▶ _Task requirements_
Answer these from the travel note below:
(a) What were the penguins at the Ballestas Islands sunbathing with?
(b) How long did the hike up the sand dune at Huacachina take?
(c) What did the barrel-type processing machine in Nazca roll through?

Ali here as think its my turn to try and remember all that we´ve been up to. Lorna is feeling and looking great havbing a beer, while i am just waking up from a too short afternoon nap (those who know me will probably be aware of my ability to snuggle up anywhere of an afternoon and during this holiday i have taken opportunities whenever i can, today has been in a bed which was nice. Needed as a result of changing altitude and feeling generally sleepy and airless after taking a long walk around Arequipa). Feeling good now and once i´ve finished with you lot, i´ll be off for some beers and a bit of a chat with the gang we are travelling with and whichever locals we meet.
I loved the jungle, just to add to what Lorna had written and i think some people may have rceived an additonal e-mail from me, it was just such an amazing place with lovely people and Iquitos was also a high point for me - what a place!!
Since last e-mail, we have been to Paracas and got on a motorboat to see the candalabra which has been imprinted on the cliff-side for hundreds of years, we then saw all the wildlife around the Ballestas Islands. Big seals, including bulls that were blinking loud, many penguins were sunbathing with the seals, noses in the air and completely ignoring the noisy, stinking boat we were in - and the sound of paparazzi snapping from the boat. There were millions of cormorants and huge pellicans, flying about they look really strangely prehistoric, perhaps even worse on the quay, where young children had developed a plan to get money from tourists, enticing pellicans onto the pathways and waving fish at them to make the pellicans nod their heads, etc.
We went to Huacachina (pronounced Wackachina) in the afternoon, a beautiful oasis in amongst the most enormous sand-dunes. The heat was amazing and the food very cheap here there was the opportunity to go sand-surfing and out on a dune buggy, however as i had only just eaten i decided that it would be best to hike up one of the closer sand-dunes with a couple of other people, Lorna escaped this as she was still needing to take things easy so she sat under a tree with a book. I hiked the sand-dune which took about 15 minutes, it was a very steep climb and the sand just continuously fell and my 50 steps managed to take me about 10 feet!! It felt great to get to the top and took about 10 minutes to stop feeling sick - having hiked so soon after lunch as i had thought it would be more gentle than rolling around on the beach buggy. Silly me.....
Nazca was the destination for the night and we arrived after dark. Had a gentle evening as it had been a long day. When we got up the drama began about whether we would be able to go on a flight over the Nazca lines due to flying conditions, etc. We also went to see a local traditional potter who made some very sexualised pots in the Nazca tradition and some plain ones. We then saw a gold man, i had a go on the processing machine - a barrell type contraption that rolled through water and mercury and gold (tiny bit). This barrell was rocked manually by workers (and me) side-to-side, all day. the workers were very bored and clearly very poor. They also had no protection from the mercury....

▶ _Recorded data_
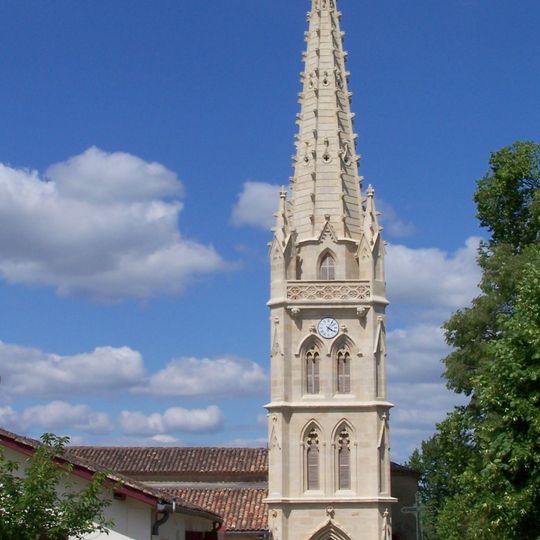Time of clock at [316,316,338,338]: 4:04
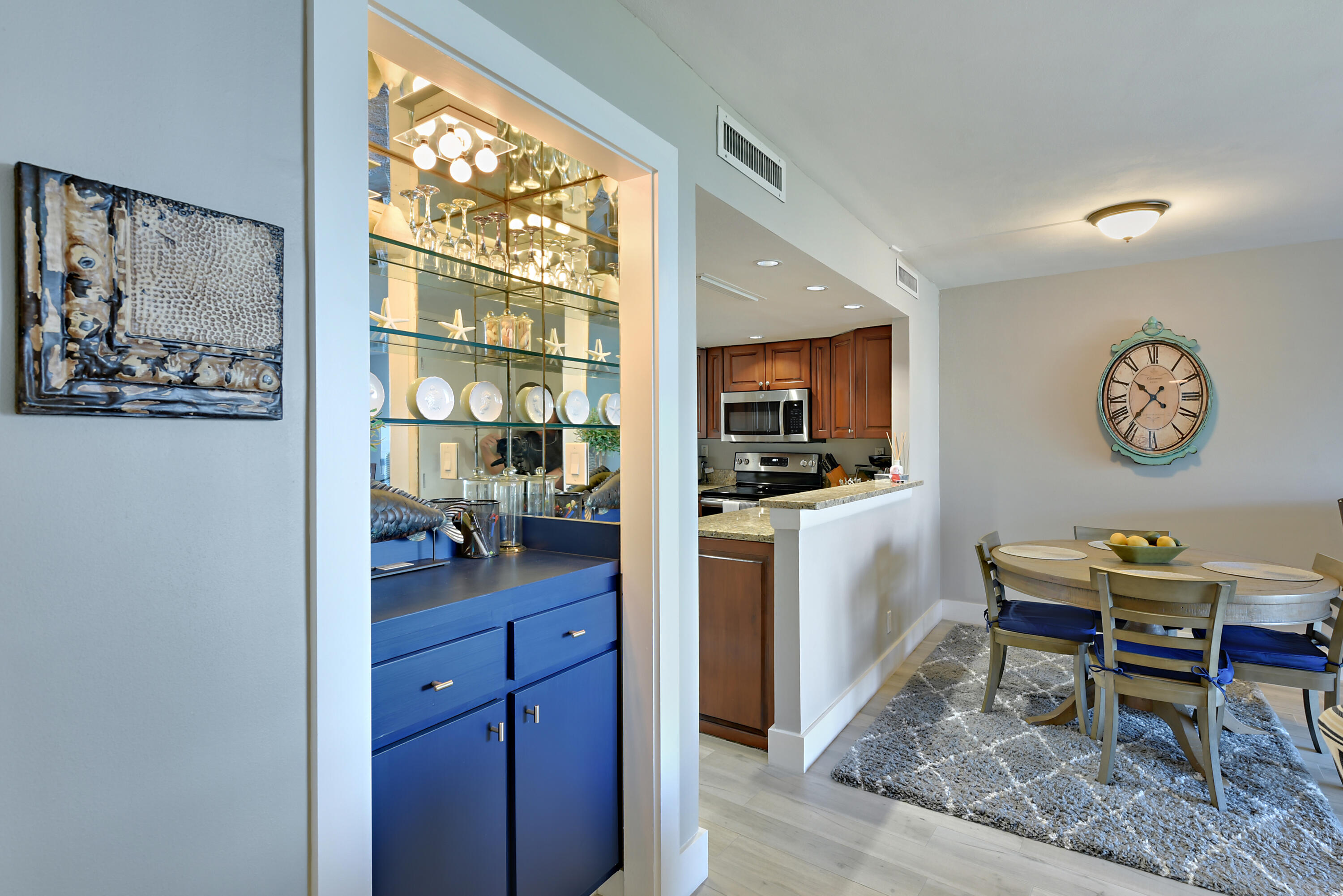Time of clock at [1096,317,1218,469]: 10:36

▶ _Solution_
(a) The seals.
(b) About 15 minutes.
(c) Water, mercury and gold.